> **ENTRIES SHOWN**:
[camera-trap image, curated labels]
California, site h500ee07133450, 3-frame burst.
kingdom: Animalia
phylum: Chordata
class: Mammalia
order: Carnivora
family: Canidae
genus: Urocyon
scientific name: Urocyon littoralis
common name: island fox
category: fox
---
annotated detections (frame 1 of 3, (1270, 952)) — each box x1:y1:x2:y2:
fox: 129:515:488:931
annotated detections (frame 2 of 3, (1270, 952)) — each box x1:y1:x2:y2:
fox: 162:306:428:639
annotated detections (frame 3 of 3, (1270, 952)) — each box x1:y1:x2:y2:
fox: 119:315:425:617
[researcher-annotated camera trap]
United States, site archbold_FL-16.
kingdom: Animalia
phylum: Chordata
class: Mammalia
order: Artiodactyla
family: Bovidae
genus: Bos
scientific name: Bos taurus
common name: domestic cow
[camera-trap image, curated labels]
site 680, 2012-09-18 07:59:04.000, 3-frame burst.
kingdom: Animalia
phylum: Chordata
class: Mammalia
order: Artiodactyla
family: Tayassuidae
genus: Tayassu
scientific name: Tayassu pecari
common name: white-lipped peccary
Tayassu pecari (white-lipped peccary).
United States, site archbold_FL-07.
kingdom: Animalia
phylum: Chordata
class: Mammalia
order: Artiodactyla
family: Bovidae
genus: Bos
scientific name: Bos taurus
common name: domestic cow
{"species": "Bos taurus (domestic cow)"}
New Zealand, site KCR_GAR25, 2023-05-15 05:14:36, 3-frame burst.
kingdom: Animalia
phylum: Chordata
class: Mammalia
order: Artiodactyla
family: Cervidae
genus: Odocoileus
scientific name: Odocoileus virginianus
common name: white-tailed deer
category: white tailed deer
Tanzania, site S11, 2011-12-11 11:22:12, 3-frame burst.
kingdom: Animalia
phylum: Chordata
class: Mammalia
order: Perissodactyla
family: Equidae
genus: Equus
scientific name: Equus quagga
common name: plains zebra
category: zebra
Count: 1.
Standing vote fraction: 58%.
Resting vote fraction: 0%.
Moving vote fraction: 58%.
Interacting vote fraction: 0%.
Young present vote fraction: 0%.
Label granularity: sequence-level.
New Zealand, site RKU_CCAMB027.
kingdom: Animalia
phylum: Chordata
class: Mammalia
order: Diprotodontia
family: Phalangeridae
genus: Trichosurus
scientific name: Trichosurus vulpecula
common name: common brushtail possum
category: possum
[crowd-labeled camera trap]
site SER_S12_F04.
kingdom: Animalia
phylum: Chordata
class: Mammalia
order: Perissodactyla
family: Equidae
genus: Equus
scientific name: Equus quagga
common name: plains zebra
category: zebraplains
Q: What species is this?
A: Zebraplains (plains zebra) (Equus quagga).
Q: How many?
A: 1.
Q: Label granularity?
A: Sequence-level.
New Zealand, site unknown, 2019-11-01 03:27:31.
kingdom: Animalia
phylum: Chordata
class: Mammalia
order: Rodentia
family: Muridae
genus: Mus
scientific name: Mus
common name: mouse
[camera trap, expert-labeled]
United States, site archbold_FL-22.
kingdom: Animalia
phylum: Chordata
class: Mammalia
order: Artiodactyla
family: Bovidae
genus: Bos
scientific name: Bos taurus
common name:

> **EXERCISE AIM**: None of the records may be skipped; each is to be repeated exactly.

> **EXERCISE RESULT**:
[camera-trap image, curated labels]
California, site h500ee07133450, 3-frame burst.
kingdom: Animalia
phylum: Chordata
class: Mammalia
order: Carnivora
family: Canidae
genus: Urocyon
scientific name: Urocyon littoralis
common name: island fox
category: fox
---
annotated detections (frame 1 of 3, (1270, 952)) — each box x1:y1:x2:y2:
fox: 129:515:488:931
annotated detections (frame 2 of 3, (1270, 952)) — each box x1:y1:x2:y2:
fox: 162:306:428:639
annotated detections (frame 3 of 3, (1270, 952)) — each box x1:y1:x2:y2:
fox: 119:315:425:617
[researcher-annotated camera trap]
United States, site archbold_FL-16.
kingdom: Animalia
phylum: Chordata
class: Mammalia
order: Artiodactyla
family: Bovidae
genus: Bos
scientific name: Bos taurus
common name: domestic cow
[camera-trap image, curated labels]
site 680, 2012-09-18 07:59:04.000, 3-frame burst.
kingdom: Animalia
phylum: Chordata
class: Mammalia
order: Artiodactyla
family: Tayassuidae
genus: Tayassu
scientific name: Tayassu pecari
common name: white-lipped peccary
Tayassu pecari (white-lipped peccary).
United States, site archbold_FL-07.
kingdom: Animalia
phylum: Chordata
class: Mammalia
order: Artiodactyla
family: Bovidae
genus: Bos
scientific name: Bos taurus
common name: domestic cow
{"species": "Bos taurus (domestic cow)"}
New Zealand, site KCR_GAR25, 2023-05-15 05:14:36, 3-frame burst.
kingdom: Animalia
phylum: Chordata
class: Mammalia
order: Artiodactyla
family: Cervidae
genus: Odocoileus
scientific name: Odocoileus virginianus
common name: white-tailed deer
category: white tailed deer
Tanzania, site S11, 2011-12-11 11:22:12, 3-frame burst.
kingdom: Animalia
phylum: Chordata
class: Mammalia
order: Perissodactyla
family: Equidae
genus: Equus
scientific name: Equus quagga
common name: plains zebra
category: zebra
Count: 1.
Standing vote fraction: 58%.
Resting vote fraction: 0%.
Moving vote fraction: 58%.
Interacting vote fraction: 0%.
Young present vote fraction: 0%.
Label granularity: sequence-level.
New Zealand, site RKU_CCAMB027.
kingdom: Animalia
phylum: Chordata
class: Mammalia
order: Diprotodontia
family: Phalangeridae
genus: Trichosurus
scientific name: Trichosurus vulpecula
common name: common brushtail possum
category: possum
[crowd-labeled camera trap]
site SER_S12_F04.
kingdom: Animalia
phylum: Chordata
class: Mammalia
order: Perissodactyla
family: Equidae
genus: Equus
scientific name: Equus quagga
common name: plains zebra
category: zebraplains
Q: What species is this?
A: Zebraplains (plains zebra) (Equus quagga).
Q: How many?
A: 1.
Q: Label granularity?
A: Sequence-level.
New Zealand, site unknown, 2019-11-01 03:27:31.
kingdom: Animalia
phylum: Chordata
class: Mammalia
order: Rodentia
family: Muridae
genus: Mus
scientific name: Mus
common name: mouse
[camera trap, expert-labeled]
United States, site archbold_FL-22.
kingdom: Animalia
phylum: Chordata
class: Mammalia
order: Artiodactyla
family: Bovidae
genus: Bos
scientific name: Bos taurus
common name:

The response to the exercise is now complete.